Posters played an important role in promoting the performer's brand and also in communicating to an audience that might not have been able to read, or who did not understand English.  And it is for that reason that the posters of this period were dramatic and very representative of the expectation that the performer was hoping to create.

Here is an image of a poster used by Charles Carter.  It is typical of posters used in the first quarter of the 20th century.  It carried the performer's name and a representation of a featured illusion for that particular tour.  In this case, it was an illusion called "Carter Beats the Devil."

http://rlv.zcache.com/carter_the_great_vintage_magician_poster-p228676195453656632qzz0_400.jpg

From about the same period, here is a poster from Howard Thurston:



The ad is almost perfect.  "Thurston," the familiar name, is shown on a horse being hoisted aloft by four guys dressed like ushers.  Even if you can't read, you know right away that this is unusual and your curiosity is piqued.  What happens next?  Why is he wearing those clothes?

And, if as would most likely be the case, these posters were all over your community, it would be almost impossible to escape this image.  Just as it is difficult to escape many television commercials these days.

Satisfying your curiosity would cost maybe twenty-five cents for a seat in "the gods."  And that, as they say, was the name of the game.

You can see many of these same practices in use today.

Here, for example, is a poster created to promote David Blaine's "Frozen in Time" special where he was encased in a block of ice for three days:


http://images.penguinmagic.com/images/products/original/9046a.jpg
And here is a poster for David Copperfield

http://newsimg.bbc.co.uk/media/images/44191000/jpg/_44191388_copperfield_afp203.jpg
What is noteworthy about this 2007 poster is that it is entirely about the personality of the performer.  It is an acknowledgement that his brand is more powerful than any individual effect in his repertoire.  The poster invites the audience to surrender their evening to the artist and, in exchange, he will amaze.

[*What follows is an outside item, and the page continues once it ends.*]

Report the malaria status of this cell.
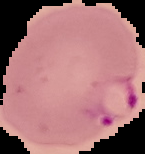
It is parasitized.

Cell region segmented out of the field of view; the surrounding area is masked to black. From a thin blood smear. Image is 145×154 pixels.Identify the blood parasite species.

It's not unlike how they advertise movies with posters featuring featuring the face of the lead actor, or, from more than a century before, when "Buffalo Bill" Cody toured with his Wild West Show:




This poster dates from about 1900--about half-way through the 30-year run of Cody's 4-hour travelling extravaganza.  For a man whose show was already a household name and whose name was already a household name, what else did he have to say?  His audience had already been trained what to expect from these shows.

* * *

The rules have not really changed when it comes to generating interest in an upcoming show or event. 

Despite the changes in media, all marketing is social.  The goal is to get the potential audience pool curious, expectant and, above all, talking. 

"I can't believe he's going to be frozen in a block of ice."  "You have to see this guy, he actually flies on stage."  "My dad took me to see this guy when I was your age...."  "I wonder if he's still doing...."  "I hear he's doing all new stuff this year...."

These are the kinds of statements that the performer wants his audience making to themselves and, most importantly, to others.  They translate into ticket sales and, once they take their seats, they make the audience more receptive to the performance.  It's more nuanced than this, but a successful campaign is a way of pre-qualifying the audience:  if they are drawn in by the promotion, they will already have met the performer more than half-way.